--- CONSIGNES ---
- 1) D'après le texte sur le partage d'aliments, à quelle date Alexandra Legkaïa a-t-elle créé sa communauté sur VKontakte ?
- 2) Recopiez sans modification le passage du texte sur le partage d'aliments qui commence à « Rares sont les » et se termine à « à la poubelle. ».
- 3) Dans le texte sur le partage d'aliments, quelles villes sont citées comme lieux où des boulangers et de petites épiceries ont déjà rejoint le mouvement ?

--- TEXTE CITÉ ---
------------------------

Rares sont les habitants du premier monde qui n’ont jamais jeté des bananes brunies, oubliées dans un placard. Ou un gâteau dont le goût ne leur a pas plu. Ou un grand paquet de biscuits, suite à la décision courageuse de se mettre au régime… Selon les estimations de l’ONU, près d’un tiers de toute la nourriture produite chaque année dans le monde – près de 1,3 milliard de tonnes tout de même – finit à la poubelle.
Les partisans du partage d’aliments s’opposent à cette fatalité. Pourquoi jeter des aliments parfaitement comestibles s’ils peuvent être utiles à quelqu’un d’autre ? Le mouvement du partage d’aliments cherche à « sauver » la nourriture en collectant les produits devenus inutiles pour les uns et en les distribuant gratuitement à d’autres. Le mouvement est né en Allemagne et s’est récemment implanté en Russie.
« Nous sommes un projet strictement non-commercial, même un échange de produits est interdit », assure Alexandra Legkaïa, une Pétersbourgeoise âgée de 26 ans. En décembre 2015, elle a créé la communauté « Je donne de la nourriture gratuitement » sur le réseau social russe VKontakte, devenant ainsi une pionnière du partage d’aliments en Russie. Aujourd’hui, le projet compte plus de 20 000 abonnés et des groupes similaires ont éclos à travers tout le pays : en Sibérie, au Tatarstan, en Carélie…
Le système de partage de nourriture est très simple. Si quelqu’un veut donner une boîte de cornichons dont il n’a aucune utilité, il lui suffit de publier une annonce dans le groupe sur VKontakte : « Je n’aime pas les cornichons aussi salés, prenez-les » et d’indiquer l’adresse. Le premier à publier le commentaire « Je prends » en deviendra l’heureux propriétaire. Aucune préférence sociale n’est accordée, seule la rapidité compte.
Par le passé, les internautes inventaient des histoires émouvantes sur une dizaine d’enfants affamés à nourrir, mais les organisateurs ont appelé à ne pas se fier à ces élans littéraires et à donner la nourriture selon le seul critère véritablement objectif : la rapidité.
Pourtant, ce n’est que la pointe de l’iceberg. Le travail le plus important sort de ce cadre : chaque jour, des hôtels, des restaurants et des usines jettent des kilos de denrées parfaitement comestibles. Mais, si les gens ordinaires donnent volontiers les aliments dont ils n’ont pas besoin, la communauté russe de partage peine à entrer en contact avec les grandes entreprises.
Néanmoins, des boulangers et de petites épiceries à Moscou, Saint-Pétersbourg et Krasnodar (à 1 200 km au sud de Moscou) ont déjà rejoint le mouvement. « Une épicerie à Krasnodar était tellement enthousiaste qu’elle voulait envoyer des produits périmés à Moscou », se souvient Alexandra Legkaïa. Une fois, les « sauveurs de nourriture » ont même récupéré un lot de lait tout entier : une petite épicerie avait connu une coupure de courant de deux heures et ne pouvait plus vendre légalement le lait qui était resté dans le réfrigérateur éteint. Ils n’allaient quand même pas le jeter !

------------------------

--- SECTION DES DONNÉES ---
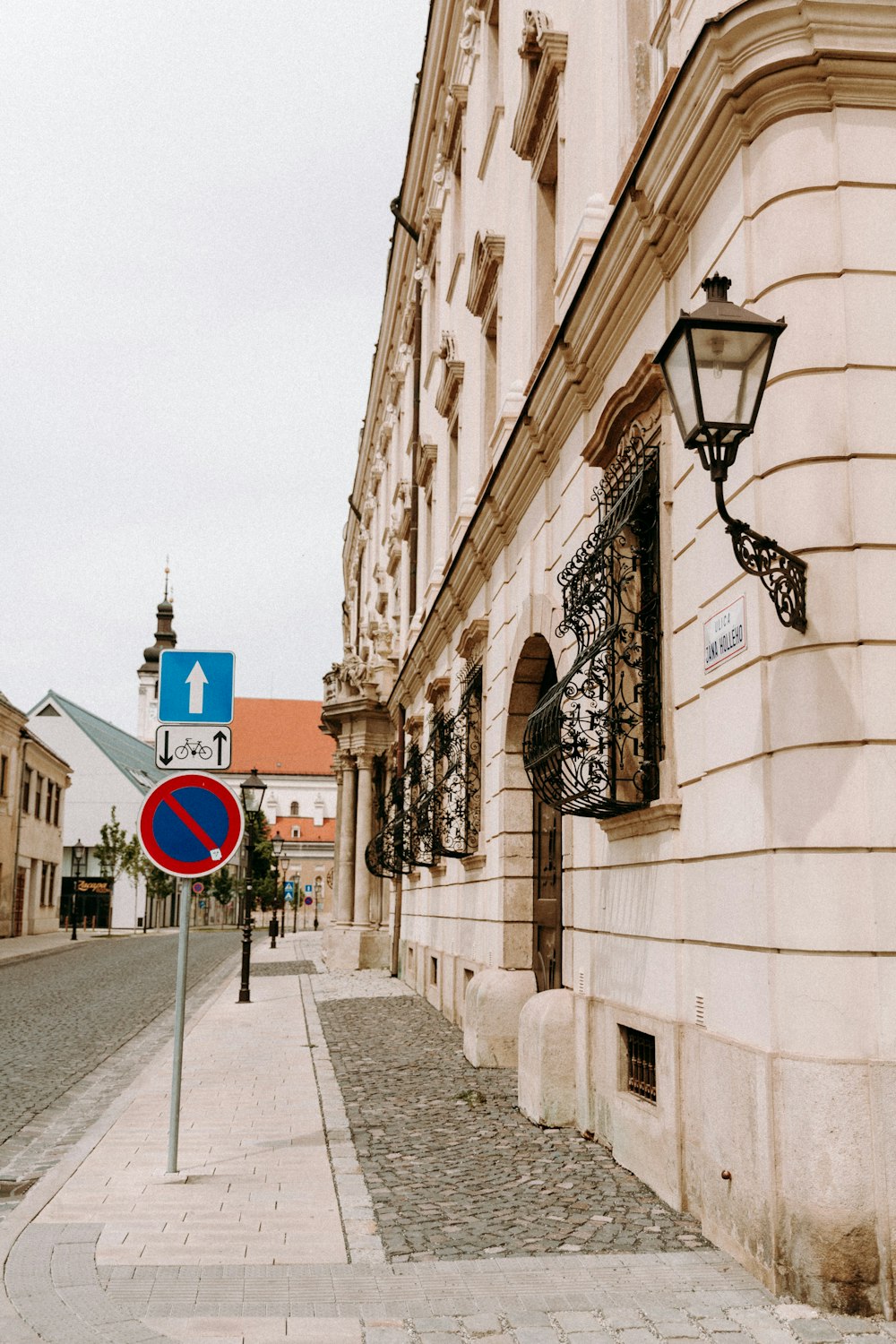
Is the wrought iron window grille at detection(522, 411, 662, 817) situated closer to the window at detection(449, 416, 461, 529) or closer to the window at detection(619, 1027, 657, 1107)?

------------------------

--- RÉPONSES PAR TÂCHE ---
- 1) En décembre 2015.

- 2)
Rares sont les habitants du premier monde qui n’ont jamais jeté des bananes brunies, oubliées dans un placard. Ou un gâteau dont le goût ne leur a pas plu. Ou un grand paquet de biscuits, suite à la décision courageuse de se mettre au régime… Selon les estimations de l’ONU, près d’un tiers de toute la nourriture produite chaque année dans le monde – près de 1,3 milliard de tonnes tout de même – finit à la poubelle.

- 3) Moscou, Saint-Pétersbourg, Krasnodar